▸ DATA UNDER STUDY
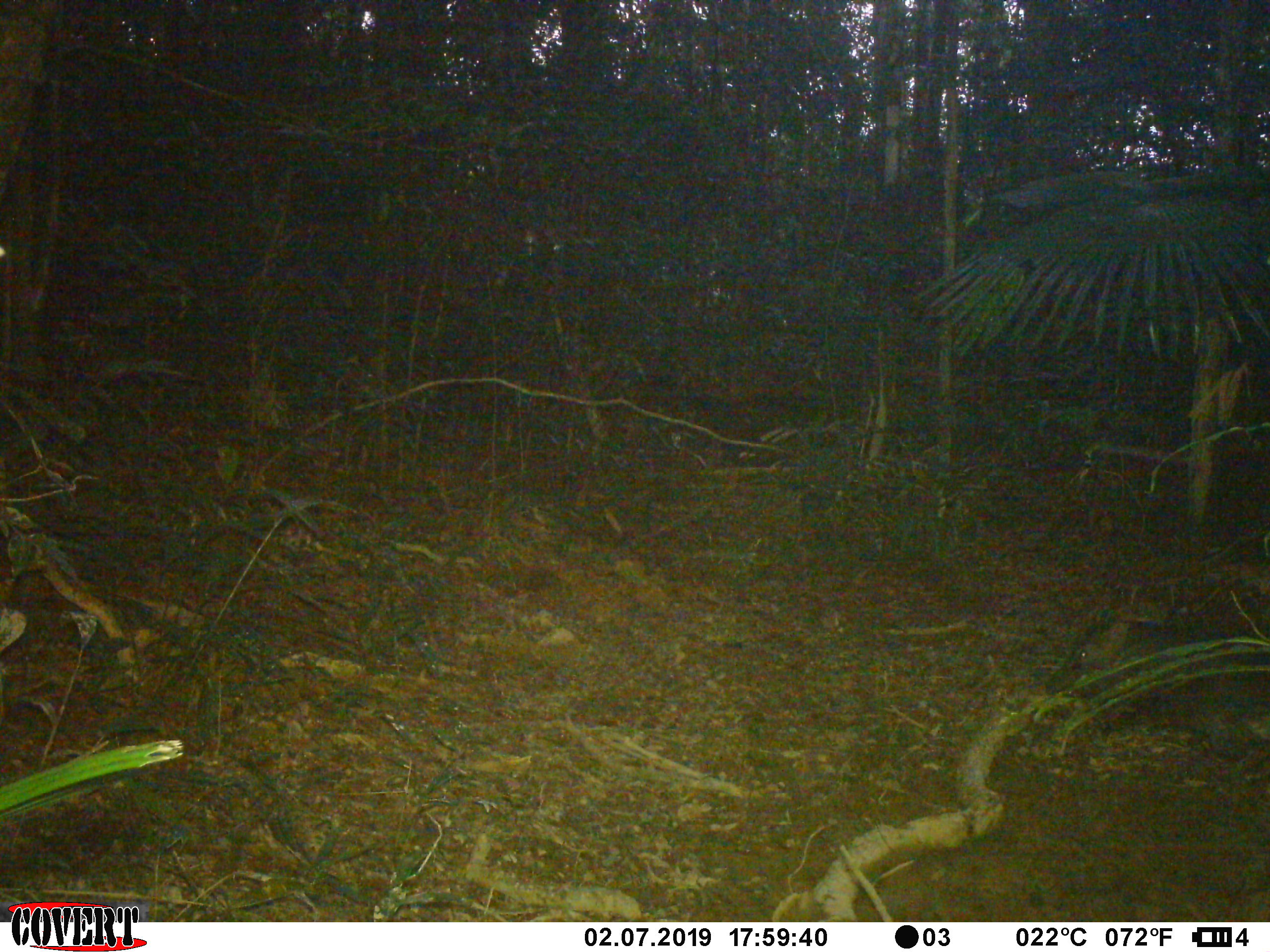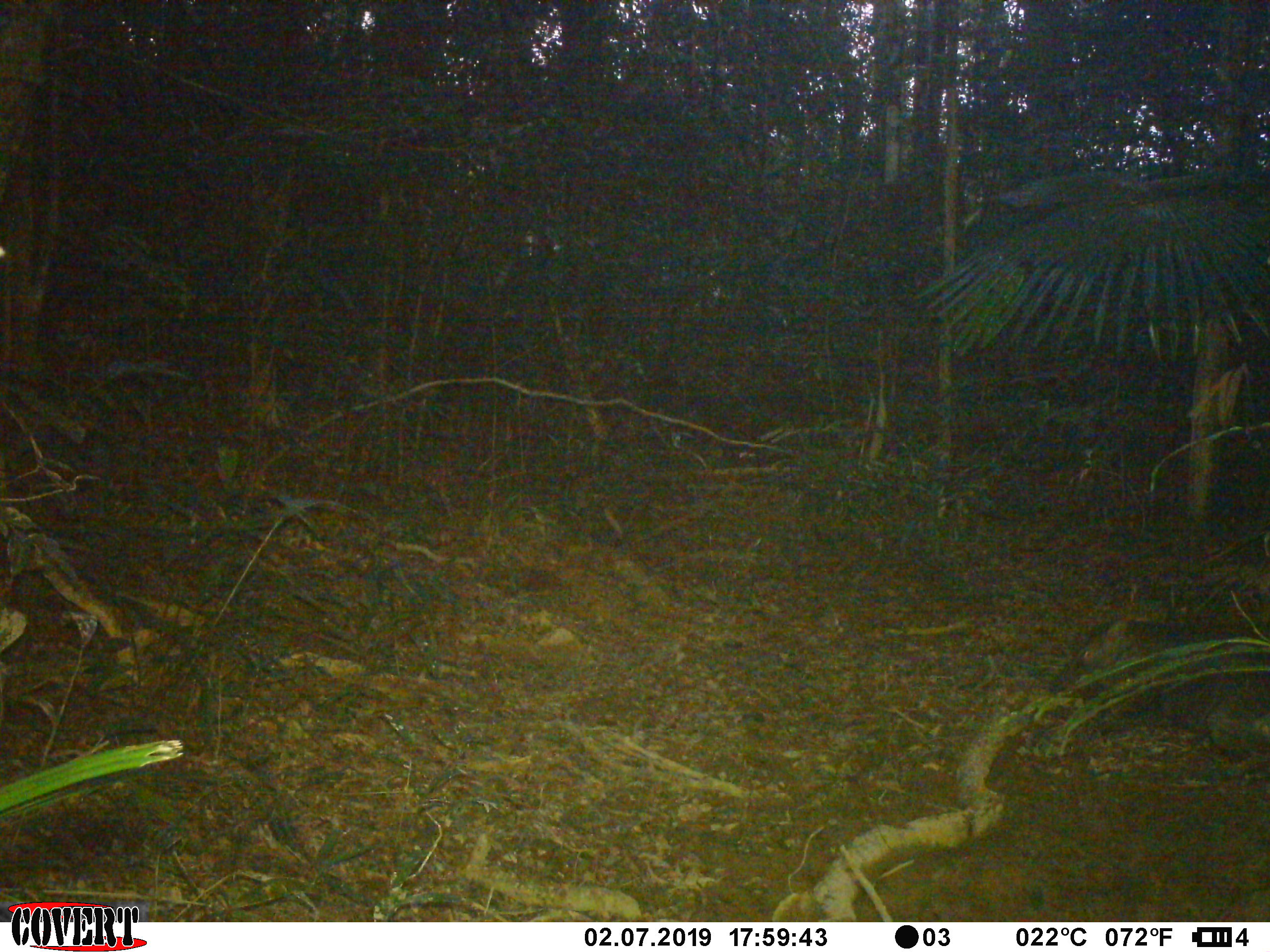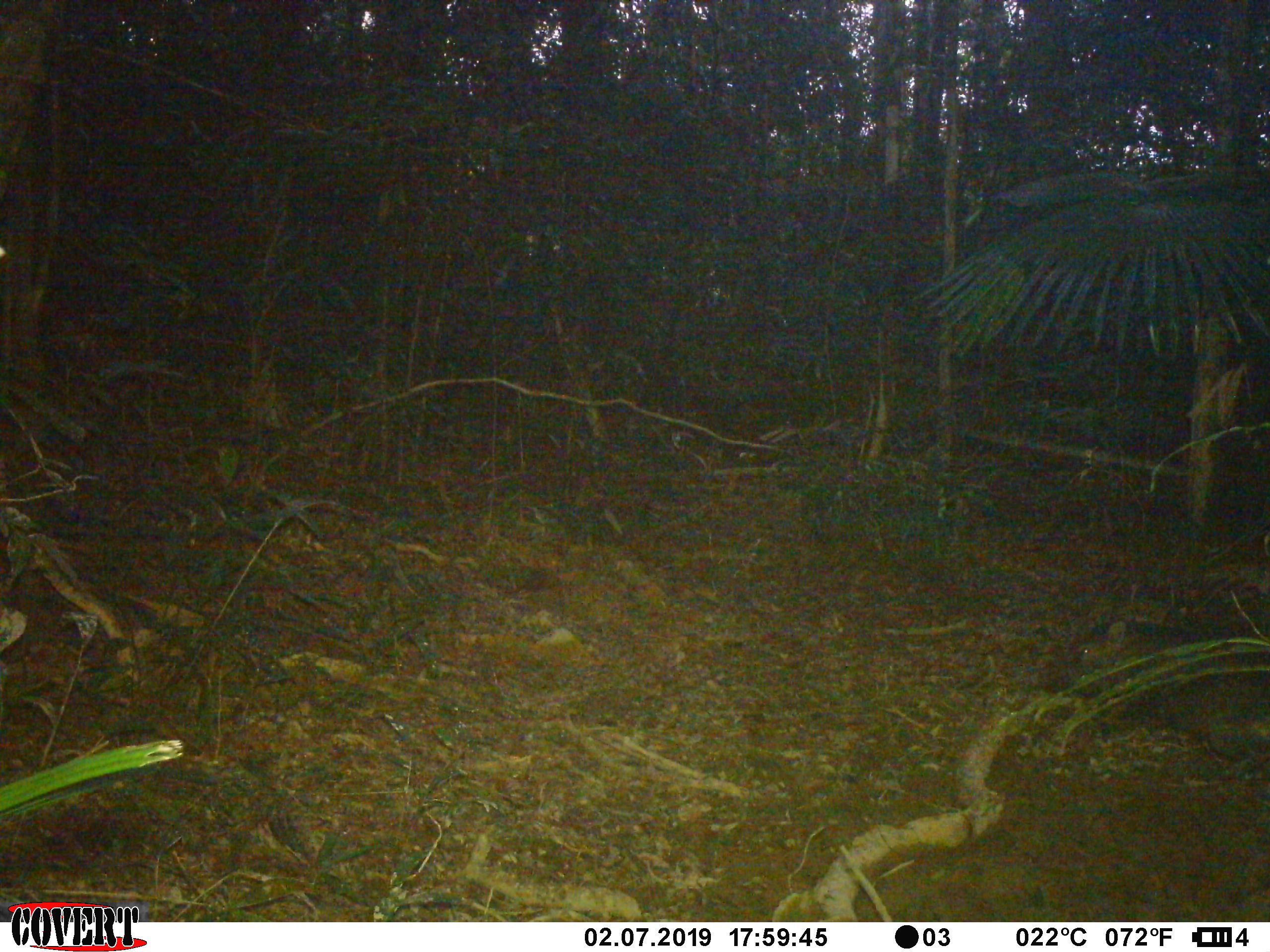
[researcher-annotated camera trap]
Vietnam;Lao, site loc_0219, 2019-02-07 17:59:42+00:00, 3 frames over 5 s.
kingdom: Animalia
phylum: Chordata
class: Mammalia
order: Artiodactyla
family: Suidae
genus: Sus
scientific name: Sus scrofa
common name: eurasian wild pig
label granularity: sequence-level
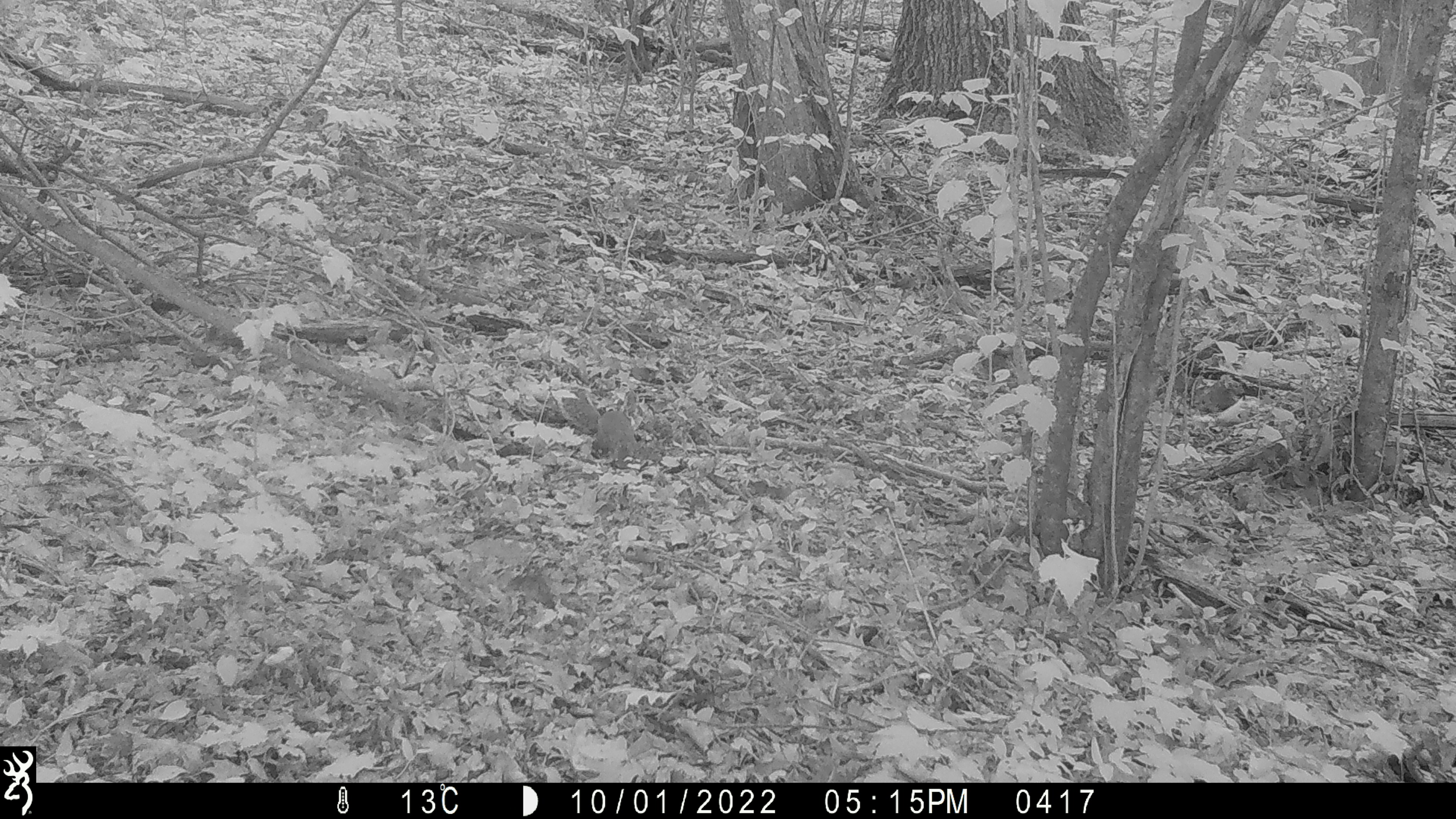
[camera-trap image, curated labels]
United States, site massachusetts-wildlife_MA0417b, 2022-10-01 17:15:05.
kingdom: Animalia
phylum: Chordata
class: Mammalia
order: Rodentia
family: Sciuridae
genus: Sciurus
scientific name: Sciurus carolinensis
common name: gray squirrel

▸ WHAT YOU ARE ASKED TO DO
Please find every line in the listing that holds the string "site" and copy it.

▸ EXPECTED OUTPUT
Vietnam;Lao, site loc_0219, 2019-02-07 17:59:42+00:00, 3 frames over 5 s.
United States, site massachusetts-wildlife_MA0417b, 2022-10-01 17:15:05.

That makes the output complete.